After dispensing with said gunman — one of Mooney’s — and sending Barbara out of town, Gordon plans to issue warrants for the arrest of Falcone and his cohort the Mayor. “This is my home,” he says. “It was my father’s home. I’m not leaving.” The words align him with young Bruce Wayne, who’s also motivated to save his father’s city. But after learning of Mooney’s failed attempt to bring him in, Falcone sends in hitman Victor Zsasz (created by writer Alan Grant and artist Norm Breyfogle, he first appeared in 1992’s Shadow of the Bat #1). He’s played by Anthony Carrigan, who looks about two feet taller and a whole lot more frightening here than he did when playing another DC villain (the Mist) two weeks ago on The Flash.

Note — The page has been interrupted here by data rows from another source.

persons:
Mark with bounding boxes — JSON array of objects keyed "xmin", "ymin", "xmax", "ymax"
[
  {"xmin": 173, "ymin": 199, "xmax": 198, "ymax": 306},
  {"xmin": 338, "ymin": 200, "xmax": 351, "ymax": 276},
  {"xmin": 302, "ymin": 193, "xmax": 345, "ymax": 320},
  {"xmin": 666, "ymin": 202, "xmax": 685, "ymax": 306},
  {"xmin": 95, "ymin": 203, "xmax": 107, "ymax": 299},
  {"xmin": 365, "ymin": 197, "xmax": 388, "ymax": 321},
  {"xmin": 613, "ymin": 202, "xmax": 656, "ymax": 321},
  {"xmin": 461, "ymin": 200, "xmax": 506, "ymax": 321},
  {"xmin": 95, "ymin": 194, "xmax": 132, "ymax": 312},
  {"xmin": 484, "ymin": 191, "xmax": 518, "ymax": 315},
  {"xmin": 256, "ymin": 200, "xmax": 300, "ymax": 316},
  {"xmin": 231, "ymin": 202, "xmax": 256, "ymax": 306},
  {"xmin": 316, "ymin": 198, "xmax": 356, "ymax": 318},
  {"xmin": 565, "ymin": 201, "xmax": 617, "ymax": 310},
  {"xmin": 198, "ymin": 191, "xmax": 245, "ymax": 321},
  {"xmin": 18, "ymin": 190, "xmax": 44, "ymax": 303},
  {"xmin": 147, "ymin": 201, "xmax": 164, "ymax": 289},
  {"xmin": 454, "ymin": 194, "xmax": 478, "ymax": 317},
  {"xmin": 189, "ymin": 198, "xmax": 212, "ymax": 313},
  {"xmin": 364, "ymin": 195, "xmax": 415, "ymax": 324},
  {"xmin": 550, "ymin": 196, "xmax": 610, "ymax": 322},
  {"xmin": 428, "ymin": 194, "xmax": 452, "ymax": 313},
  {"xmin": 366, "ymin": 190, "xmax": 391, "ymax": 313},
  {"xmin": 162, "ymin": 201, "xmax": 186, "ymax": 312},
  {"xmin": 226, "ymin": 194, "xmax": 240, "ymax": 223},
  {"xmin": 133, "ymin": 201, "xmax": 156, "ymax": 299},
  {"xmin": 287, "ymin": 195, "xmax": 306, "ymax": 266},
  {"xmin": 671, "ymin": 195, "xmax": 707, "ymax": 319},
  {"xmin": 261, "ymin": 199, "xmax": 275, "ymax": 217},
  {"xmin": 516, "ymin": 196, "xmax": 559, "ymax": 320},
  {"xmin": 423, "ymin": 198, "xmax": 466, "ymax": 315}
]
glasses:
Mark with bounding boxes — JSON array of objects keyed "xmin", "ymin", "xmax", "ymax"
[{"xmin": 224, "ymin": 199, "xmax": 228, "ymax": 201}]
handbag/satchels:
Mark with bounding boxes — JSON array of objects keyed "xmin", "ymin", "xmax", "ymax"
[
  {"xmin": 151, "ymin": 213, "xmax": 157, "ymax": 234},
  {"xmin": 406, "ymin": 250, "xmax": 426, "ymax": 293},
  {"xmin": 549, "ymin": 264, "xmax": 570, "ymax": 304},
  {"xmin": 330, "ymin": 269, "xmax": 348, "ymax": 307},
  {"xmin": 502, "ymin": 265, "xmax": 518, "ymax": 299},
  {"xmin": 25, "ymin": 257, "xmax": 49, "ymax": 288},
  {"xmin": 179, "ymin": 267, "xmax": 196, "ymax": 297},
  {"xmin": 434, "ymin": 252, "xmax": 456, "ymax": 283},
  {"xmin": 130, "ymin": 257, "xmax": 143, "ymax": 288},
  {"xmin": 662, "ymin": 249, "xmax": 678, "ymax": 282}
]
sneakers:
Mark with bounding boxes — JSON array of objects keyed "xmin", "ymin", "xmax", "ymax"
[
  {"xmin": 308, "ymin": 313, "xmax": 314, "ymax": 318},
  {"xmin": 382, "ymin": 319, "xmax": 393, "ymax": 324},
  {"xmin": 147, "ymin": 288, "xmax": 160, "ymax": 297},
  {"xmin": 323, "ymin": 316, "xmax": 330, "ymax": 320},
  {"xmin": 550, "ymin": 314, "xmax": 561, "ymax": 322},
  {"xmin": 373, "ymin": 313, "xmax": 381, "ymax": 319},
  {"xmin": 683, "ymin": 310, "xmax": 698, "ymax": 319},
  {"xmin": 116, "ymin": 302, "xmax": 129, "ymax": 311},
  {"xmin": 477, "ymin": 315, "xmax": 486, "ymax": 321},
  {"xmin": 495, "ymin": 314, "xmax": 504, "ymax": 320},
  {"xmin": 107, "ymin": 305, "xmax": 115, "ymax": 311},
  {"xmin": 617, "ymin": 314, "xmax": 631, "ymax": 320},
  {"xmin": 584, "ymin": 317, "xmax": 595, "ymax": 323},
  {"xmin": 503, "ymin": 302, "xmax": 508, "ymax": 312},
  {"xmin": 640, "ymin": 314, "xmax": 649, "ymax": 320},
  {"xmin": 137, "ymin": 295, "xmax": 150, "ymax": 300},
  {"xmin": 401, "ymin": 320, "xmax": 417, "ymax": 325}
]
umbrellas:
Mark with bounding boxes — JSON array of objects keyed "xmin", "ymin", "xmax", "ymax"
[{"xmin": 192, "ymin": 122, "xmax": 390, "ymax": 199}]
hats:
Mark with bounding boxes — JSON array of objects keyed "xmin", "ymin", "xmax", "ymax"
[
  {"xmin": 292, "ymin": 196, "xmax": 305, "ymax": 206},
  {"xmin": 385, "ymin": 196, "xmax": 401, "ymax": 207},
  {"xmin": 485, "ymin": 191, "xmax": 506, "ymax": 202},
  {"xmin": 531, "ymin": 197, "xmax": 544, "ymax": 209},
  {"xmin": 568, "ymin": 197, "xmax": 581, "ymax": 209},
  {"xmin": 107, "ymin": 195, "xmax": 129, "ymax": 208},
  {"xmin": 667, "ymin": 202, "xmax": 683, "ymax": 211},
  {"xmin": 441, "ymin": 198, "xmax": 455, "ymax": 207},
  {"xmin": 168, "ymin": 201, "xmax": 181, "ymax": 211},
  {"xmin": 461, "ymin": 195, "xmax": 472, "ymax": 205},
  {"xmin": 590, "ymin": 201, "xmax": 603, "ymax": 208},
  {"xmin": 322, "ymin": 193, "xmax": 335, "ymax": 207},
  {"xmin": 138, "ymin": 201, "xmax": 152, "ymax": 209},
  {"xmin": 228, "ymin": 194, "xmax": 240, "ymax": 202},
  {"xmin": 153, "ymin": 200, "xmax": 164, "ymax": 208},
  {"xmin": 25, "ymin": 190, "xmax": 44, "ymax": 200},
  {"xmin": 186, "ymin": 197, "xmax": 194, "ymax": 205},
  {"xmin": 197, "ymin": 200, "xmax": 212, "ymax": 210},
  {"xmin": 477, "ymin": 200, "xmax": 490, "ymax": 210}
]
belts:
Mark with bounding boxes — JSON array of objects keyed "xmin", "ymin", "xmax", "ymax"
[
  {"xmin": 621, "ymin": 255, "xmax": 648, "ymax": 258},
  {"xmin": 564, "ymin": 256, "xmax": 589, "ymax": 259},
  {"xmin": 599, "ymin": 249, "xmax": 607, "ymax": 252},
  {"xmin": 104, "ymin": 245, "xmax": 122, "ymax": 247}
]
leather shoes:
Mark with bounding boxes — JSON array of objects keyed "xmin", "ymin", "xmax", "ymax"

True to his comic-book MO, he carves a notch on his own arm after claiming each of his victims.
With no help from his commissioner or fellow officers, Gordon takes two shots from Zsasz and his buddies (a couple of Frank Miller-style warrior women) before the cavalry arrives in the form of detectives Montoya and Allen, who’d, in the previous episode, had brought their colleague in for the presumed murder of Cobbleplepot. After getting Gordon patched up, the trio heads for Wayne Manor in one of the episode’s few wasted moments. The show would like us to believe it’s necessary for Gordon to tell Bruce that, if he is killed, Montoya and Allen will continue the investigation into the murder of his parent’s deaths. But it’s really just so Bruce can cry — to Gordon and to Gotham‘s viewers — “Stop treating me like a child!” before throwing his arms around the cop. Alas, you are indeed a child Bruce, and if you start acting like you’re not, you’ll strain our already shaky credulity.
The episode’s true fulcrum is Robin Lord Taylor’s awe-inspiring Penguin, who plays Maroni, Falcone, and Gordon like a master pianist. After killing Maroni’s suspicious second-in-command, Cobblepot convinces the mob boss he’s too valuable to turn over to those who wish him dead, advising him instead to offer Falcone a worthless warehouse full of toxic waste built atop a Native American burial ground. (Maroni’s obviously seen Poltergeist.) Then comes the episode’s closing scene, in which Cobblepot approaches Falcone on his estate, informing him that all is going according to plan, and revealing an alliance which we learn was formed in the pilot.
The one moment likely to leave fans scratching their heads occurs shortly beforehand when Bullock, who just a short while ago was set to slaughter his partner, shows up drunk at his apartment and agrees to help him nab the Mayor and Falcone. But it’s this scene, more than any other, that has me convinced Gotham‘s producers took some of its negative buzz to heart halfway through the scripting of this episode, and realized that if the show’s core relationship — between Gordon and Bullock — didn’t solidify immediately than Gotham, both the show and city, really would collapse. In any case, the two are thwarted in their attempt to arrest Falcone when the crime lord reveals he’s captured Barbara.
I can survive such hiccups, because “The Penguin’s Umbrella” does so many other things right. From finding a reason to make us care about Falcone (he’s an old man who’s being manipulated by Cobblepot) to presenting Gordon as an assertive man of action and principle to showcasing the true scope of the Penguin’s vision.